▸ **Supplied passage**:

=== Begin Enclosure ===

School of Medicine
Doctors of Veterinary Medicine
Four for regular
Completing preparatory and scoring the cut point for higher education as determined by the MoE.
Veterinary medicine is medical science that deals with the study, prevention, treatment of disease, the management of animal well-being, productivity of animals used for production of fiber and human food not only domesticated animals but also wild animals and animals used scientific research. The word veterinary comes from the latin word ’veterinae’ which means “working animal”. Veterinary medicines are used to improve or maintain the health of animal species regardless of whether these are intended for food production or not. They are designed and manufactured to cover a wide variety of prophylactic and therapeutic purpose, and they are administrated to household pets, exotic species, and wild animal in addition to food producing animal. It provides a foundation for the medical care of livestock and pets (companion animals); for the efficient and safe use of animals as research models and agents from improving human health; for understanding animals as sentinels of disease and toxic threats and as signals of ecological change; for wildlife conservation; and for supporting the lives and welfare of animals in captive environment. The veterinary medical profession leads the world in developing a medical and scientific understanding of animals that support society desire to care for and derive benefit from them.

=== End Enclosure ===

Data items:
=== Begin Enclosure ===

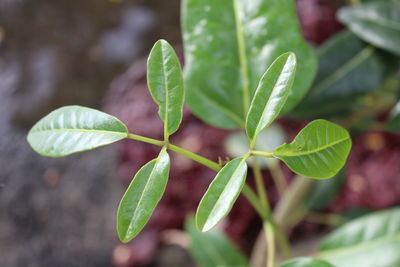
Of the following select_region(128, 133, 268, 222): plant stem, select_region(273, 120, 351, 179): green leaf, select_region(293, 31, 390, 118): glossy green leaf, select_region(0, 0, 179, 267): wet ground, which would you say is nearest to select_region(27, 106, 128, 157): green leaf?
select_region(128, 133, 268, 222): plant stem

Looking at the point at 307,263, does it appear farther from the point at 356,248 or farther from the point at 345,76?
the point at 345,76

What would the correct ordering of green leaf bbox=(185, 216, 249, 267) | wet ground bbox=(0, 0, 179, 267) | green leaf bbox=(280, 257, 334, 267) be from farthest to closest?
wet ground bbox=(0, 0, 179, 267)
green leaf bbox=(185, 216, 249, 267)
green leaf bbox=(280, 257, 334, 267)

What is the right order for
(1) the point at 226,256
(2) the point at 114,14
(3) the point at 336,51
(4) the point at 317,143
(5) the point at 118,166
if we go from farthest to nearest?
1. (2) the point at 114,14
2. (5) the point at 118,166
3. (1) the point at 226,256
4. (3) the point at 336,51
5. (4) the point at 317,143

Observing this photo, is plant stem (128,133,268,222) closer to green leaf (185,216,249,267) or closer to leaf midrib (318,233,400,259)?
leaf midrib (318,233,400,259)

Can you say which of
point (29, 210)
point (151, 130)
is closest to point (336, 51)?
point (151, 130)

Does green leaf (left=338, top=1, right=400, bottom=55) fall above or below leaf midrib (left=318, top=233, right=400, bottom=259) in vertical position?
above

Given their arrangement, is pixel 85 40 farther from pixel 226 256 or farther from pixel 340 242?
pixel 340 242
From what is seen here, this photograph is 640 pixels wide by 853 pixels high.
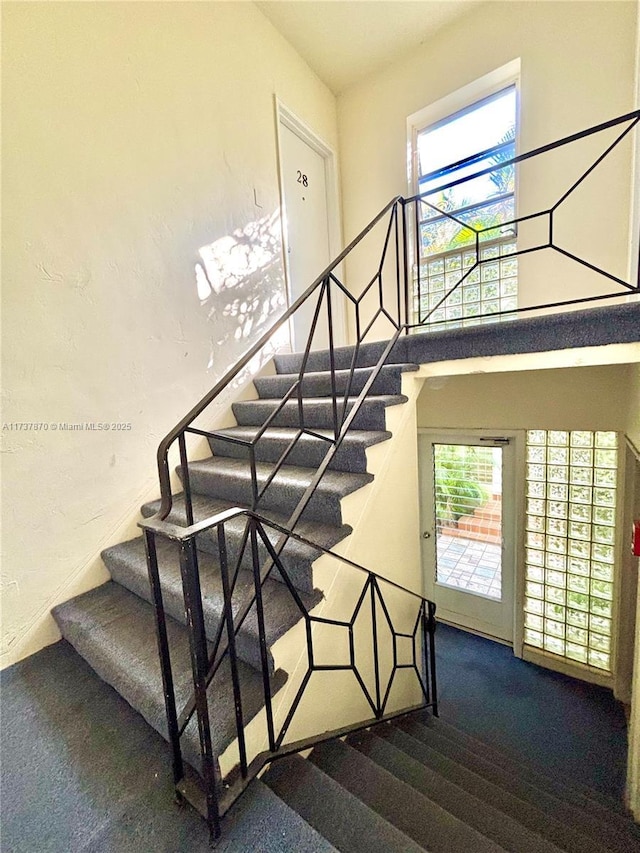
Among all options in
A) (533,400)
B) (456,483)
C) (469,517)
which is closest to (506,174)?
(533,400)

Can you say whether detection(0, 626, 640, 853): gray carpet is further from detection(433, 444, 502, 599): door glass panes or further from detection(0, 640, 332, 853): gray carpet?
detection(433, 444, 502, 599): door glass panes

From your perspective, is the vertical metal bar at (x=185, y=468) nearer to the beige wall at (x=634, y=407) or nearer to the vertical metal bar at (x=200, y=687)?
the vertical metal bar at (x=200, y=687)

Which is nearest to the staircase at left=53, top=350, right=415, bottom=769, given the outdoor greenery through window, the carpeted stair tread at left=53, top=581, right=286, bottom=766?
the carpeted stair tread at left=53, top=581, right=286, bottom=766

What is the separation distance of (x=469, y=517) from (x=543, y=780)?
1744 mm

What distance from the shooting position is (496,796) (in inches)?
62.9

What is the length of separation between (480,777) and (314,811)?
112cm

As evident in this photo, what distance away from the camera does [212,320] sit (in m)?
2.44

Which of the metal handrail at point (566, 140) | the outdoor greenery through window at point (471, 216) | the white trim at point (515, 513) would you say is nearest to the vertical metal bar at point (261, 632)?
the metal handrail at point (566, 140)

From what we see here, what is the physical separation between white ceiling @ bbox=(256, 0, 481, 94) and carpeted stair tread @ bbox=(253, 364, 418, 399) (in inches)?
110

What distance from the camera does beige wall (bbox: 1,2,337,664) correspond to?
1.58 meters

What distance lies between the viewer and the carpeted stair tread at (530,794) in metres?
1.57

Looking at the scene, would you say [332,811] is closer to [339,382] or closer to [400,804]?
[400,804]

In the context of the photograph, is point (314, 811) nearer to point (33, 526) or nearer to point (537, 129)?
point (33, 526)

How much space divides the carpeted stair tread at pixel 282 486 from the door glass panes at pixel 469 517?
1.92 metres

=== End Enclosure ===
=== Begin Enclosure ===

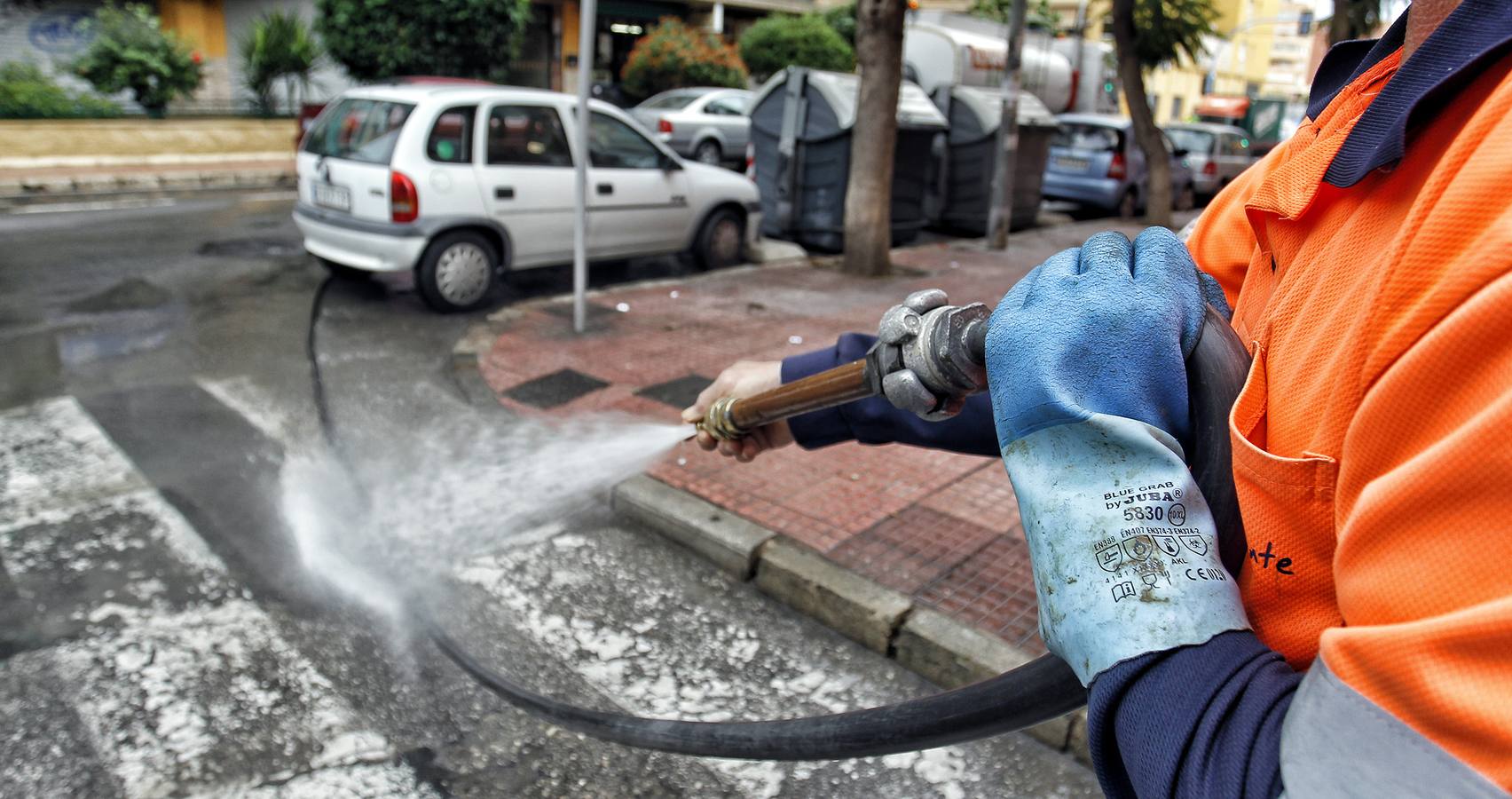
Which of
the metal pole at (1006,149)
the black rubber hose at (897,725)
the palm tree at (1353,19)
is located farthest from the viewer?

=== End Enclosure ===

▸ **Directions**:
a. Condense the paragraph of the veterinary medicine program text beginning "Veterinary medicine is medical science" into a bulleted list that retains its main facts.
b. Proceed with the veterinary medicine program text, starting after its final sentence.
The records have no role in this exercise.

▸ **Results in order**:
a.
- Veterinary medicine is the medical science of studying, preventing, and treating disease in animals. It also manages animal well-being and the productivity of animals raised for fiber and human food. It covers domesticated animals, wild animals, and animals used in scientific research.
- The word "veterinary" comes from the Latin "veterinae," meaning "working animal."
- Veterinary medicines improve or maintain animal health, whether or not the animals are intended for food production. They serve a wide variety of prophylactic and therapeutic purposes. They are given to household pets, exotic species, wild animals, and food-producing animals.
- The field provides a foundation for:
  - the medical care of livestock and companion animals
  - the efficient and safe use of animals as research models for improving human health
  - understanding animals as sentinels of disease and toxic threats and as signals of ecological change
  - wildlife conservation
  - supporting the lives and welfare of captive animals
- The veterinary medical profession leads the world in building a medical and scientific understanding of animals. That understanding supports society's desire to care for animals and benefit from them.

b.
Doctors of Veterinary Medicine (Veterinarians) are medical professionals whose primary responsibility is protecting the health and welfare of animals and people. They diagnose and control animal diseases, treat sick and injured animals, prevent the transmission of animal diseases (“zoonoses”) to people, and advise owners on proper care of livestock and pets. They ensure a safe food supply by maintaining the health of food animals. Veterinarians are also involved in wildlife preservation and conservation and public health of the human population. They often are the first line of defense for zoonotic diseases as well as for various toxicants that occur naturally or by intentional terrorist attack. Veterinarians are in contact with a wide variety of domestic and free-ranging animals, effective and efficient diagnostic systems, and local and national regulatory systems for animal health, food safety, and public health (Osburnet al., 2009). Besides the role of veterinarians to control zoonotic diseases, a more integrated approach would identify the factors that promote infectious disease emergence as well as non-infectious diseases.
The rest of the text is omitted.